Hi,
I am currently trying to write a ComputeShader for raytracing octrees, which uses some kind of per core buffer.
The buffer is only used to keep track of some data during this process.
uint index;
BufferData buffer[16];
The compute shader writes randomly to the buffer on the index and advances the index. The same goes for read, only that it subtracts the index. In theory it should behave like a stack.
This is what a simple write/read looks like
castStack[depth++] = data;
data = castStack[--depth];
But this gives me an error
Compilation failed for kernel 'CSMain' [0x80004005 - unknown error] 'internal error: compilation aborted unexpectedly
' at kernel CSMain
If any more information is required, or if I should post the whole program I can do that as well.

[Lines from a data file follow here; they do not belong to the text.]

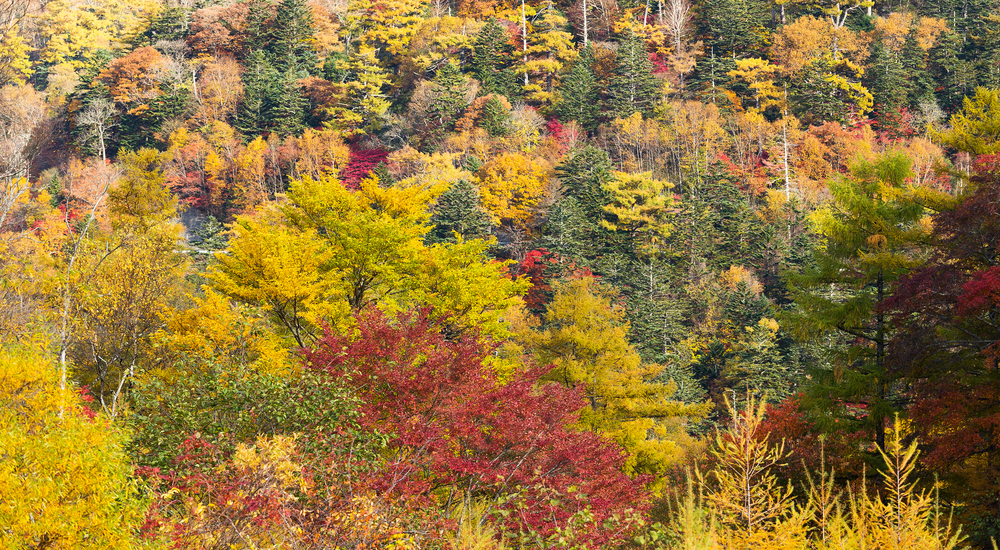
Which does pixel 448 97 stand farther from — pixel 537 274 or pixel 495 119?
pixel 537 274

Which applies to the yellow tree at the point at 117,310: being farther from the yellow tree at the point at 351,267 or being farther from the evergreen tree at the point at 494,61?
the evergreen tree at the point at 494,61

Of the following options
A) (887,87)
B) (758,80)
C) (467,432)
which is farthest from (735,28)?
(467,432)

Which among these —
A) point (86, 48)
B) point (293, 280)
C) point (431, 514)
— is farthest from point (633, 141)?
point (86, 48)

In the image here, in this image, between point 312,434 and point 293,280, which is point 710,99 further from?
point 312,434

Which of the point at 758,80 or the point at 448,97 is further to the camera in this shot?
the point at 758,80

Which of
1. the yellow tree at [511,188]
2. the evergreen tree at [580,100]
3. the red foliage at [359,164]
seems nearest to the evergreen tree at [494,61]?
the evergreen tree at [580,100]

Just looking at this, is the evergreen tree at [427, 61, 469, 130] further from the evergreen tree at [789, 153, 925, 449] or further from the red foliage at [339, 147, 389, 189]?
the evergreen tree at [789, 153, 925, 449]

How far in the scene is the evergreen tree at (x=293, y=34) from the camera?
6225 cm

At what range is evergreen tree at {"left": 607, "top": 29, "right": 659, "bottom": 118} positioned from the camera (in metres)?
51.5

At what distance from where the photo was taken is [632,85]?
5212cm

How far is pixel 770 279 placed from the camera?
37.5 meters

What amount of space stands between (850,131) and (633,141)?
12.8 m

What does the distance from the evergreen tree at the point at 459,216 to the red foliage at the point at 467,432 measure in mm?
26649

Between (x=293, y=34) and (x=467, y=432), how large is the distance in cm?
5970
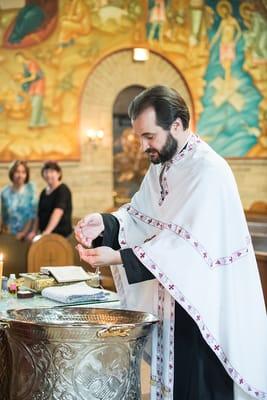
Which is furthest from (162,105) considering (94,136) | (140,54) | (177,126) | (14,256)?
(140,54)

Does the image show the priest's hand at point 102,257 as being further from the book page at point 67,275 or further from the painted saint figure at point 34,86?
the painted saint figure at point 34,86

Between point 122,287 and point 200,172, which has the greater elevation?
point 200,172

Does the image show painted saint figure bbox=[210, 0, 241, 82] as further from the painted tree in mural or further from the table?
the table

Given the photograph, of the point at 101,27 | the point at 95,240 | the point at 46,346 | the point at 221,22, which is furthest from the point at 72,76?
the point at 46,346

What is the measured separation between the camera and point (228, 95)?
480 inches

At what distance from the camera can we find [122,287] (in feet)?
8.73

I tried to figure out where the problem lies (maybe its a GPU limitation for not being able to dynamically index the array) but google wont tell me a thing or at least I dont know what to look for, so I figured I would try my luck here.
Hi!
Please submit a bug report, we’ll take a look at what’s happening.
Dynamically indexing such kinds of arrays can be problematic in shaders.

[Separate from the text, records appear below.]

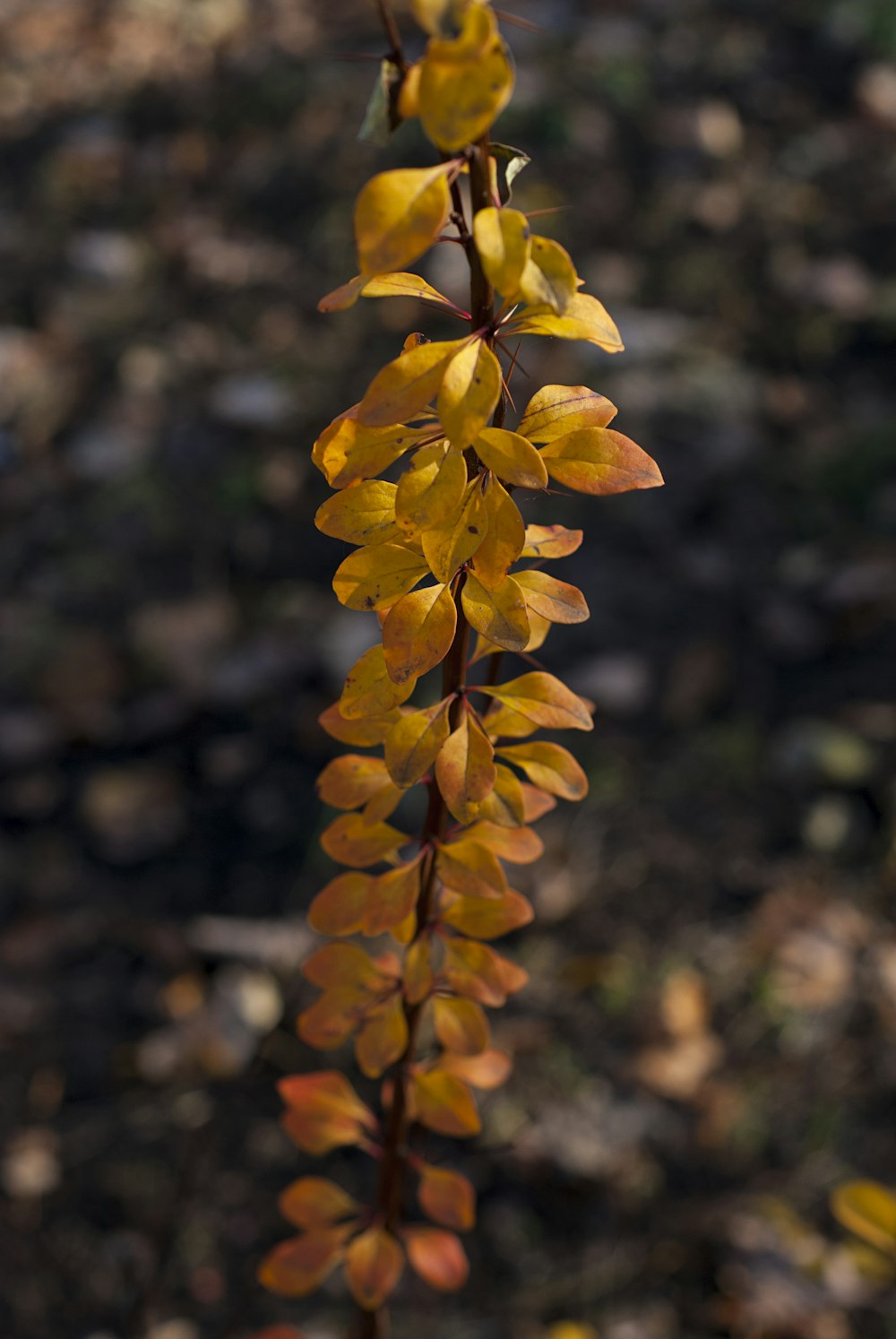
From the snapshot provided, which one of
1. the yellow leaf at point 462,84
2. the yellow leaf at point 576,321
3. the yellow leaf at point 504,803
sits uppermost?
the yellow leaf at point 462,84

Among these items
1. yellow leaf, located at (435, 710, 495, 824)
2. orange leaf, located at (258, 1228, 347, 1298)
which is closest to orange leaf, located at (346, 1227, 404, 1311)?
orange leaf, located at (258, 1228, 347, 1298)

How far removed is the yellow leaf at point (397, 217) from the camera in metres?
0.47

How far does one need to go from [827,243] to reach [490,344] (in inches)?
94.6

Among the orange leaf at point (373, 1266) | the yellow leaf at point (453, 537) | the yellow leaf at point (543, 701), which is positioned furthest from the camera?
the orange leaf at point (373, 1266)

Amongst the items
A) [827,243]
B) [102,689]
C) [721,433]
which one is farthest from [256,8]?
[102,689]

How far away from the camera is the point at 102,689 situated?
6.59ft

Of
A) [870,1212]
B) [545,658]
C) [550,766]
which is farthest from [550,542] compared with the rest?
[545,658]

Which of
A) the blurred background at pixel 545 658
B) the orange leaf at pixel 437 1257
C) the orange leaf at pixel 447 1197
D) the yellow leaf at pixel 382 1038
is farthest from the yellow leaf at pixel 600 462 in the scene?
the blurred background at pixel 545 658

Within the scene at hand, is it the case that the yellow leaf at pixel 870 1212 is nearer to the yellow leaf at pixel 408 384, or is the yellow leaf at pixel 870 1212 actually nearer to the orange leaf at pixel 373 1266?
the orange leaf at pixel 373 1266

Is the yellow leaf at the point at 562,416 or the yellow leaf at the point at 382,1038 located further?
the yellow leaf at the point at 382,1038

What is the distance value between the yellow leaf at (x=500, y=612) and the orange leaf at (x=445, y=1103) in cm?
39

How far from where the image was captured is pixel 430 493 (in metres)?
0.53

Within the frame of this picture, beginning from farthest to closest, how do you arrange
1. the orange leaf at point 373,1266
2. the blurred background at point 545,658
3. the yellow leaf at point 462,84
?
the blurred background at point 545,658
the orange leaf at point 373,1266
the yellow leaf at point 462,84

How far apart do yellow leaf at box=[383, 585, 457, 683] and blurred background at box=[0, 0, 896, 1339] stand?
0.78 m
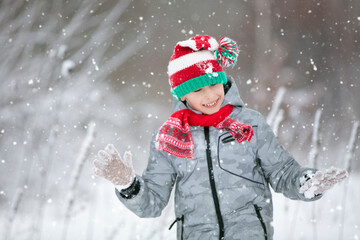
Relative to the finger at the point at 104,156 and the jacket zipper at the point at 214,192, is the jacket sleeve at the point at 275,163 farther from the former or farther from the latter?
the finger at the point at 104,156

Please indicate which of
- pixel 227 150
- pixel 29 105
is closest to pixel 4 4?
pixel 29 105

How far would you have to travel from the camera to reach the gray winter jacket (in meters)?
1.84

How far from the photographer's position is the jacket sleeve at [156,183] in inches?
75.4

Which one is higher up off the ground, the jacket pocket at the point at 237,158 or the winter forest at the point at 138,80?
the winter forest at the point at 138,80

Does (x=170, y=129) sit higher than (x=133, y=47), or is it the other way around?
(x=133, y=47)

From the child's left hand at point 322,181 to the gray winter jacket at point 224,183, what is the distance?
83 millimetres

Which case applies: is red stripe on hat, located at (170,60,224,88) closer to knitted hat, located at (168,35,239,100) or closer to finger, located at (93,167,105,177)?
knitted hat, located at (168,35,239,100)

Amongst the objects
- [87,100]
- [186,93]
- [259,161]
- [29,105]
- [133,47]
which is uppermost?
[133,47]

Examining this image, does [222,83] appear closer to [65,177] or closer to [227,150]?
[227,150]

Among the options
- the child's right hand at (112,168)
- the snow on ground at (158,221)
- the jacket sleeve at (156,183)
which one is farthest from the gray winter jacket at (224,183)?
the snow on ground at (158,221)

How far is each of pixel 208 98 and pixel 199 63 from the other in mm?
222

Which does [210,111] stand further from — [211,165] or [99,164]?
[99,164]

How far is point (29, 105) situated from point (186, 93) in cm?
355

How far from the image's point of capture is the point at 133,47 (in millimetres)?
5984
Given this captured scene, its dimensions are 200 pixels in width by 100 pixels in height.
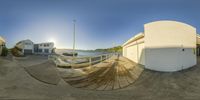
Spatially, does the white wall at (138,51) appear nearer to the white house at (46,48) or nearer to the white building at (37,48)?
the white building at (37,48)

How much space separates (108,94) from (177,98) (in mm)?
2494

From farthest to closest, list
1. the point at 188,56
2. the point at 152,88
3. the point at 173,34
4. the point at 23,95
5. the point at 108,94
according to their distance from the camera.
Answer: the point at 188,56 → the point at 173,34 → the point at 152,88 → the point at 108,94 → the point at 23,95

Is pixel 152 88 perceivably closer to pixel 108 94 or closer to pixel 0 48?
pixel 108 94

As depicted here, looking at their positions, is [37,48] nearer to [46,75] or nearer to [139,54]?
[139,54]

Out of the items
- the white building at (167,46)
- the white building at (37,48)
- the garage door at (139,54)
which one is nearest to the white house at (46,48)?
the white building at (37,48)

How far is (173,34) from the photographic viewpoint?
1106 centimetres

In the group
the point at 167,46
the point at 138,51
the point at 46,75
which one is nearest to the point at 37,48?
the point at 138,51

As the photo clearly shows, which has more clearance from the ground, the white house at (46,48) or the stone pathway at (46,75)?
the white house at (46,48)

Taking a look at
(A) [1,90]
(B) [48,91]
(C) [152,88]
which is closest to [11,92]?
(A) [1,90]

In C++ and C# an array is ultimately a pointer to some memory, and indexing is just adding an offset to that pointer. But shaders don’t have that: all mutable variables are stored in registers. So the compiler actually implements such arrays as multiple variables, and any dynamic indexing is compiled into a bunch of conditional selectors for reads, and branches for writes. This can get very hairy very fast if you’re writing to a dynamic index inside a dynamic loop with your own dynamic branches on top. While the shader compiler shouldn’t crash, it’s not all that surprising it did.
You need to either rethink your algorithm to avoid writing to such arrays, or use a groupshared buffer for that. Groupshared buffers are a special feature only available to compute shaders, which is a dedicated fast memory which is shared by a compute shader group. All threads in a group can read and write to it, and see the data written by the other threads, which allow compute shaders to do things pixel shaders cannot.
Just be aware that when using groupshared memory you need to use barriers to synchronize access to data written by a different thread, since the writing order is undefined and it’s not instantaneous.
In your case, if the stack is per thread, you could create a groupshared array that has the length set to (number of threads) * (stack size), then use the thread index as an offset into it so each thread has its own part of the array to use as their private stack.
2 Likes
So it turned out that it magically fixed itsself. I was just trying to get that to work by creating a new shader and pasting in every line by line to figure out which line was the problem. But turns out doing this fixed the problem and now it compiles perfectly.
I would have loved to submit a bug report, because this issue cost me around 2 days, which was especially frustrating when it turned out that it fixed itsself by adding another compute shader …
Really dont know what happened there…
Thanks anyways for the help.